__Textauszug__
Am Morgen meines Geburtstags im März 2023 habe ich mir das Sprunggelenk gebrochen. Ich war gerade dabei, unsere Tiere mit Frühstück zu versorgen – ein Frühlingshauch lag in der Luft, die Vögel zwitscherten und mein Blick war zum Himmel gerichtet. Da rutschte ich auf einer verschlammten Granitbodenplatte aus, knickte um und es knackte so laut und eindeutig, dass sofort klar war: da ist was kaputt.
Eine halbe Stunde später waren wir im Krankenhaus in Wörth und zwei Stunden später war ich im OP.

__Datenabschnitt__
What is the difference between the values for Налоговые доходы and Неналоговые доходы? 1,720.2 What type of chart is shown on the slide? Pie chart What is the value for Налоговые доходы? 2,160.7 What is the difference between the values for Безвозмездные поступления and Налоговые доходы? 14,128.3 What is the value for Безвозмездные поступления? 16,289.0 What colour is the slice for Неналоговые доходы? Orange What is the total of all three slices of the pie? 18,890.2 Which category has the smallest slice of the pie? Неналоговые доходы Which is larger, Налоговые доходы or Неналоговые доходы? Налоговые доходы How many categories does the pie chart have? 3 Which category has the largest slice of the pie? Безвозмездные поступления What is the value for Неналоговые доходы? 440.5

__Aufgaben__
**1.** Tausche im Text über den Sprunggelenkbruch in allem von „Am Morgen meines“ bis hinunter zu „ist was kaputt.“ das Wort „Vögel“ gegen „Amseln“ aus und gib diesen Abschnitt so wieder.
**2.** Beantworte anhand des Textes über den Sprunggelenkbruch, worauf die erzählende Person ausrutschte.
**3.** Führe den Text über den Sprunggelenkbruch im Anschluss an seinen letzten Satz fort.
Für die Bearbeitung braucht man die Zeilen nicht.

__Antworten je Aufgabe__
**1.**
Am Morgen meines Geburtstags im März 2023 habe ich mir das Sprunggelenk gebrochen. Ich war gerade dabei, unsere Tiere mit Frühstück zu versorgen – ein Frühlingshauch lag in der Luft, die Amseln zwitscherten und mein Blick war zum Himmel gerichtet. Da rutschte ich auf einer verschlammten Granitbodenplatte aus, knickte um und es knackte so laut und eindeutig, dass sofort klar war: da ist was kaputt.

**2.** Auf einer verschlammten Granitbodenplatte.

**3.**
Sechs Wochen absolute Ruhe. Danach: langsame Aufbauphase, mindestens ein halbes Jahr stark eingeschränkt in meiner Beweglichkeit, ein Jahr bis alles ganz verheilt ist. Jeder und jede der/die einen Garten bewirtschaftet weiß: völlig falscher Zeitpunkt! Oder aber: genau der richtige Zeitpunkt. Denn es war ein not-wendiger full stopp.

Es ist schwer zu erklären, denn wir leben hier unseren Traum. Alles was wir tun ist selbst gewählt und selbst bestimmt.
Und doch gibt es in unserem Leben die gleiche Falle wie in jedem anderen: Es gibt den inneren Antreiber, für den es nie genug ist. Der beim Blick in den Garten nicht all die Schönheit sieht sondern all die unerledigten Arbeiten. Der sich nicht an den jungen Hecken und Bäumen erfreut sondern die Lücken sieht, die noch bepflanzt werden sollten. Schon längst! Der einen Ruhetag erst gestattet, wenn ALLES erledigt ist – also nie. Der die Messlatte sofort höher legt, sobald das Ziel erreicht ist. Kennst Du das auch? Das Leben mit einem so gestrengen Herren?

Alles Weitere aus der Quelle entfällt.